版权声明:限于博主能力有限,不排除出现错误的地方,希望大佬指出,多多 交流,共同进步。 https://blog.csdn.net/SunPeishuai/article/details/85407595
| Problem Description You want to processe a sequence of n distinct integers by swapping two adjacent sequence elements until the sequence is sorted in ascending order. Then how many times it need. Input The input consists of a number of test cases. Each case consists of two lines: the first line contains a positive integer n (n <= 1000); the next line contains a permutation of the n integers from 1 to n.

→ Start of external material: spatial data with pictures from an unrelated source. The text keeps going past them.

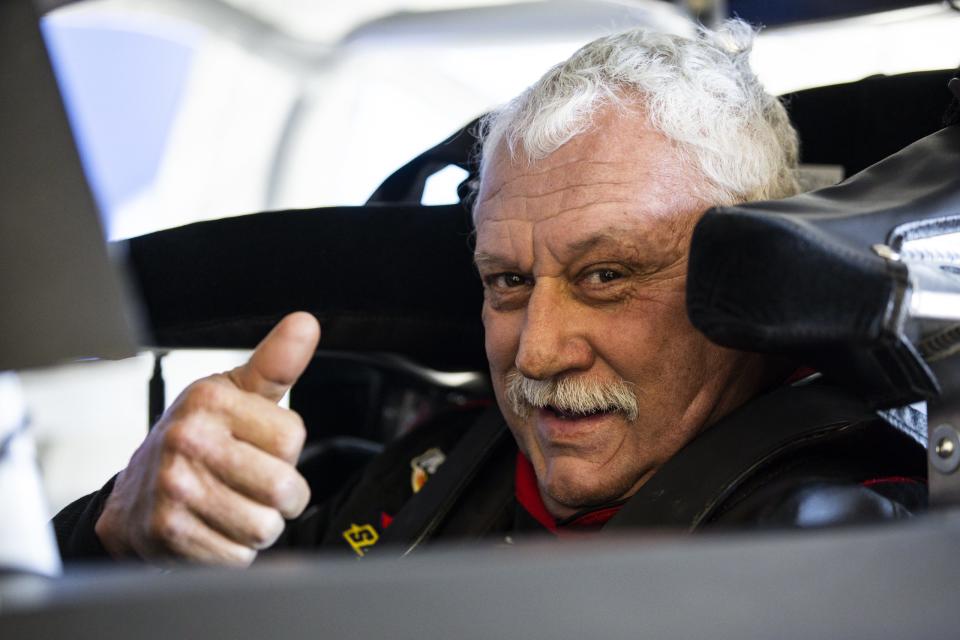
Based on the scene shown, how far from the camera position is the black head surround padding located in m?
0.61

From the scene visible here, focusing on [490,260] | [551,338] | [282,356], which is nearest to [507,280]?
[490,260]

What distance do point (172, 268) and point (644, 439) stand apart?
2.67 ft

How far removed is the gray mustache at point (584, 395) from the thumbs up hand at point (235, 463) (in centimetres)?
44

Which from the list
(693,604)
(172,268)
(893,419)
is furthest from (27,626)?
(172,268)

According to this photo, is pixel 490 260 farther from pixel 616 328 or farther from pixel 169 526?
pixel 169 526

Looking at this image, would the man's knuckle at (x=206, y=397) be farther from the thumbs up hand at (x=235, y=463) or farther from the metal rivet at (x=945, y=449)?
the metal rivet at (x=945, y=449)

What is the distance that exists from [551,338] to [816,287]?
60 centimetres

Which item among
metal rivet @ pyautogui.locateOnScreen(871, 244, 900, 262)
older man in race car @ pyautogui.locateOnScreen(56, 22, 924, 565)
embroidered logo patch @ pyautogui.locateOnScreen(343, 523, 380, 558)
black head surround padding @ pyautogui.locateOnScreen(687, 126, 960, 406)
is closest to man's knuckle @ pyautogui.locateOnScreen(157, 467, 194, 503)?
older man in race car @ pyautogui.locateOnScreen(56, 22, 924, 565)

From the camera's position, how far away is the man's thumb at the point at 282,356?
0.80 metres

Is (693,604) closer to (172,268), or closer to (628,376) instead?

Output For each case, output the minimum times need to sort it in ascending order on a single line. Sample Input 3 1 2 3 4 4 3 2 1 Sample Output 0 6 |
题意:给定一组数,交换相邻的两个数,使最后的序列为升序序列,求交换次数。
PS:关于树状数组求逆序的思想我还是推荐一篇博客吧,自己也是勉强理解https://www.cnblogs.com/xiongmao-cpp/p/5043340.html
代码:
#include<cstdio>
#include<cstring>
using namespace std;
const int N=1008;
int c[N];
/*int lowbit(int x)
{
return (x&(-x));
}*/
void add(int x,int y)
{
for(;x<=N;x+=(x&(-x)))
{
c[x]+=y;
}
}
int sum(int x)
{
int ans=0;
for(;x;x-=(x&(-x)))
{
ans+=c[x];
}
return ans;
}
int main()
{
int n;
while(scanf("%d",&n)!=EOF)
{
int ans=0;
memset(c,0,sizeof(c));
for(int i=1;i<=n;i++)
{
int x;
scanf("%d",&x);
add(x,1);
ans+=i-sum(x);
}
printf("%d\n",ans);
}
return 0;
}